The Notch signaling pathway has been shown to play a role in bone marrow-derived stromal cell differentiation, however, the precise outcome of Notch activation remains controversial. The aim of this study was to evaluate the effect of Notch signaling in primary human bone marrow-derived stromal cells (hBMSCs).
MATERIALS AND METHODS
hBMSCs were transduced to >90% with lentiviral vectors containing either human notch1 intracellular domain (NICD), jagged1, or dominant negative mastermind1. Cells were exposed to adipogenic and osteogenic differentiation stimuli and differentiation was quantified by oil red or alizarin red staining, alkaline phosphatase liver/bone/kidney (ALPL) activity and expression of adipogenic or osteogenic marker genes.

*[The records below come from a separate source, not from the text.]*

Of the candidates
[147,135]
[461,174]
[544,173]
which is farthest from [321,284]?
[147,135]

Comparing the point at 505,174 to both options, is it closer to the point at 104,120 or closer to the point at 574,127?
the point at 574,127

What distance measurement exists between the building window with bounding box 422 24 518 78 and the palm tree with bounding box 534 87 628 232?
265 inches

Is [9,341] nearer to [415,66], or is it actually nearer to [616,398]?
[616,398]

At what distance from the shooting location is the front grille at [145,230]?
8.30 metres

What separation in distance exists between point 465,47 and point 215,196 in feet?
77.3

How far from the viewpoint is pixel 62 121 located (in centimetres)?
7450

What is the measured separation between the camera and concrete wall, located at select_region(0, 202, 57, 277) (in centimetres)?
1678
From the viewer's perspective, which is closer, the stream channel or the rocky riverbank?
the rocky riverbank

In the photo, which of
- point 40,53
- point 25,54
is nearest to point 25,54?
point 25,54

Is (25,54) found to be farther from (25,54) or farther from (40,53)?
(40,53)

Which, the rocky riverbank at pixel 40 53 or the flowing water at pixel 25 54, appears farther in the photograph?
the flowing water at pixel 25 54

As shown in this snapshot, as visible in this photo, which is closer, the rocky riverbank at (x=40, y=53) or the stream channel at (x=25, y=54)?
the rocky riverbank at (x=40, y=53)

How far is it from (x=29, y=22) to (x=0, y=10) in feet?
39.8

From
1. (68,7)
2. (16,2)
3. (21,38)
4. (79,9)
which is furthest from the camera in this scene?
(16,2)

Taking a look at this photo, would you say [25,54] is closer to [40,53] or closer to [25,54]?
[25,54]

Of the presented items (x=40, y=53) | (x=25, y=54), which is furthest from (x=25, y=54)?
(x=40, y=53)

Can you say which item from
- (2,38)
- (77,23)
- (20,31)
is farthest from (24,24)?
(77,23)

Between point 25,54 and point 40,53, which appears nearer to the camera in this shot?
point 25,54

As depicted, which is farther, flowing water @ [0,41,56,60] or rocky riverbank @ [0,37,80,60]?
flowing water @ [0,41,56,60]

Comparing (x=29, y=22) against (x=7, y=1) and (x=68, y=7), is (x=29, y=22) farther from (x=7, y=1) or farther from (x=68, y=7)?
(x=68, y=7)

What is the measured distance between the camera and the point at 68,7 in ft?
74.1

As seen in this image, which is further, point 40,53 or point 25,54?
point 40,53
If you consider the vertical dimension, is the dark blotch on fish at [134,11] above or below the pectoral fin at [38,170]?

NICD and jagged1 transgene-expressing hBMSCs demonstrated enhanced mineralization, nodule formation, and ALPL activity in osteogenic differentiation media. These findings correlated with increased gene expression of bone morphogenetic protein 2 and ALPL. In contrast, NICD or jagged1 transgene expression strongly inhibited adipocyte formation and reduced peroxisome proliferator-activated receptor-gamma, fatty acid binding protein 4, and adiponectin precursor gene expression. Co-overexpression of dominant negative mastermind1 and NICD or jagged1 led to a partial rescue of the differentiation phenotypes. In addition, high endogenous jagged1 expression levels were observed in hBMSCs samples with strong ALPL activity compared to a group of samples with low ALPL activity.
In summary, our data suggest that induction of Notch signaling enhances the osteogenic differentiation of hBMSCs while inhibiting the adipogenic fate.